Questa mattina a Firenze, si è dato inizio al confronto per il rinnovo del contratto nazionale di lavoro delle industrie manifatturiere delle pelli, succedanei, ombrelli e ombrelloni per il triennio  1° aprile 2026 – 31 marzo 2029, tra la delegazione trattante unitaria dei tre sindacati di categoria Filctem Cgil, Femca Cisl, Uiltec Uil e i rappresentanti di Assopellettieri, l’associazione confindustriale dei produttori manifatturieri delle pelli. Il contratto è scaduto lo scorso 31 marzo.
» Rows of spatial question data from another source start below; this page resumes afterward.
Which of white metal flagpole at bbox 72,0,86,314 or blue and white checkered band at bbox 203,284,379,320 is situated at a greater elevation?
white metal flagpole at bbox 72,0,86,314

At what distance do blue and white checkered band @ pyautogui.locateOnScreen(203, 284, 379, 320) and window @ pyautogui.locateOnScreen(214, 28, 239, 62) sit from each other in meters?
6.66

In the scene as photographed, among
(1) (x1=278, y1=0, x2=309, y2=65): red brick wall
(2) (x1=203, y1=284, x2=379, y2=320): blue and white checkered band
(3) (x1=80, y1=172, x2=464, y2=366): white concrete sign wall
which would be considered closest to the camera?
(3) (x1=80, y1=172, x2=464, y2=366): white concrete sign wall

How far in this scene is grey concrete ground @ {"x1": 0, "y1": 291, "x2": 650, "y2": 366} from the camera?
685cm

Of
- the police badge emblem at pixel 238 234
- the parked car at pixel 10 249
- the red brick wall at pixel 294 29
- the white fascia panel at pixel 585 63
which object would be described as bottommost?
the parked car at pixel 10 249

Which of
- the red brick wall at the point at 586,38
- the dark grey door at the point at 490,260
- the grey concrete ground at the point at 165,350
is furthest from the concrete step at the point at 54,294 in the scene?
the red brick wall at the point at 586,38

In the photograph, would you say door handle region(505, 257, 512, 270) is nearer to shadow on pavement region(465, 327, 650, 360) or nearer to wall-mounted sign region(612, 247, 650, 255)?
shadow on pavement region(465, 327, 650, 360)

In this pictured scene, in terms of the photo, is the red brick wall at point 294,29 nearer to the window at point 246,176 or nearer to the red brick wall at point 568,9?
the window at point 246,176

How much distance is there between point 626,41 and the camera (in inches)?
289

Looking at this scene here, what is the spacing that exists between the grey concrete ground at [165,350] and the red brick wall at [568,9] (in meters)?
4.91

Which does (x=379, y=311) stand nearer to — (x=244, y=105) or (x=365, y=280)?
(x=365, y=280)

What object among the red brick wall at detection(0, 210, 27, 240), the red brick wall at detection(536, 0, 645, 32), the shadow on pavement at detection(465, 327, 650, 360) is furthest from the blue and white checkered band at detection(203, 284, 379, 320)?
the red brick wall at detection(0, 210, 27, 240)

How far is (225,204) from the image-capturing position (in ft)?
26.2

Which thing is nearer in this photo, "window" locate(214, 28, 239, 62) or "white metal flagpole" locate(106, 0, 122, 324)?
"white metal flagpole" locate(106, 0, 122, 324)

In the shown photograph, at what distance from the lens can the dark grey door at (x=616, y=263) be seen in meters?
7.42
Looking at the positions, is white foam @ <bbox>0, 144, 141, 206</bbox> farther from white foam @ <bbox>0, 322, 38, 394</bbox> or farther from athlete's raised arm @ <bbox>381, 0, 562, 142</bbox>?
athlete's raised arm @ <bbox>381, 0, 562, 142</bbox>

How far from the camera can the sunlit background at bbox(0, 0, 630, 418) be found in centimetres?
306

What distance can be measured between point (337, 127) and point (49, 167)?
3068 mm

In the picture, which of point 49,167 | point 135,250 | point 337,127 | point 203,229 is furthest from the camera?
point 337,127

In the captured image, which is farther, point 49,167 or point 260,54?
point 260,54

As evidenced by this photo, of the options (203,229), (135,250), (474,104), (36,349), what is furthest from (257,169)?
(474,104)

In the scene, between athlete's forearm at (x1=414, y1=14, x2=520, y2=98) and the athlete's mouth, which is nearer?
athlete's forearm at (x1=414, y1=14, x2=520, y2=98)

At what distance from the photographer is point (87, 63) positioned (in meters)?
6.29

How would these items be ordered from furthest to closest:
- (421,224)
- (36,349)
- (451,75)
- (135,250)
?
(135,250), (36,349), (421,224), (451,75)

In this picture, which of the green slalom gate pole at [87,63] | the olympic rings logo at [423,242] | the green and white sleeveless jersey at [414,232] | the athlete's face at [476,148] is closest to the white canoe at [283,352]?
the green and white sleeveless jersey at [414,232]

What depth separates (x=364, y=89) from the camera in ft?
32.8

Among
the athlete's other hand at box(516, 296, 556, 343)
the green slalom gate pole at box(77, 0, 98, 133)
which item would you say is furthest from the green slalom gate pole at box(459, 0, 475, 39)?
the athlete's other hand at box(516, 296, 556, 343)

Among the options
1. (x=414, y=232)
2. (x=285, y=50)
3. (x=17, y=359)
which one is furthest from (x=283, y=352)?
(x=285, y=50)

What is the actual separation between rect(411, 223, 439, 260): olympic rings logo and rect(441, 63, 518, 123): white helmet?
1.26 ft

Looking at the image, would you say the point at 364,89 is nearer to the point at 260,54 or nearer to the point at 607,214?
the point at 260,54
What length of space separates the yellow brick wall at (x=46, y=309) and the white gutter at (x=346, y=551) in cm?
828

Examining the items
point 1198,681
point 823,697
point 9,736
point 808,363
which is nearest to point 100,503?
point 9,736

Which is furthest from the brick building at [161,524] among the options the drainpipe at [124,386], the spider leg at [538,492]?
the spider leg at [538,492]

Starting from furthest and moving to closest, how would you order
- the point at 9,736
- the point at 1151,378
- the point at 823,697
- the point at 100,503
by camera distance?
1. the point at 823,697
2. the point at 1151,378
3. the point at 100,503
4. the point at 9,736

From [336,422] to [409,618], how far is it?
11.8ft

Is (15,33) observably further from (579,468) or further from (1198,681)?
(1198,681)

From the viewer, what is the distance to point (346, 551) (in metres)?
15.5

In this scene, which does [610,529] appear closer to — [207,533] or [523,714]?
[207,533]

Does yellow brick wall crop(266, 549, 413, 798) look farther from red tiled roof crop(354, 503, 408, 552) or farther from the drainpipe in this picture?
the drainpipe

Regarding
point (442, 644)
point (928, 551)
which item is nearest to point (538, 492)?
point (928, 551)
Nel settore operano circa 50 mila addetti in oltre 4500 imprese.

I rappresentanti delle tre organizzazioni sindacali hanno presentato alle controparti i contenuti della piattaforma rivendicativa varata lo scorso 13 febbraio, che avanza una richiesta economica complessiva (TEC), per il triennio, di 220 euro al 3° livello di inquadramento, comprensivi di elementi economici e welfare, oltre a contenere numerosi elementi di novità normative quali: la tracciabilità della filiera attraverso un protocollo a sostegno, al fine di tutelare i lavoratori e le Produzioni “Made in Italy”; il rafforzamento dell’osservatorio nazionale di settore; richieste per estendere la contrattazione di 2° livello e per ampliare la formazione continua e il diritto allo studio. Inoltre, tra le richieste, il miglioramento dei diritti dei lavoratori  relativamente a: retribuzione in caso di malattia; aspettativa; permessi per ricovero ospedaliero del figlio; congedi parentali

Sindacati

È necessario che la trattativa si svolga in tempi brevi per dare pronte risposte economiche e normative alle lavoratrici e ai lavoratori del settore. Preservare e valorizzare l’alta e specializzata forza lavoro delle aziende coinvolte dal contratto è essenziale per difendere il Made In Italy” hanno commentato le segreterie nazionali di Filctem, Femca, Uiltec.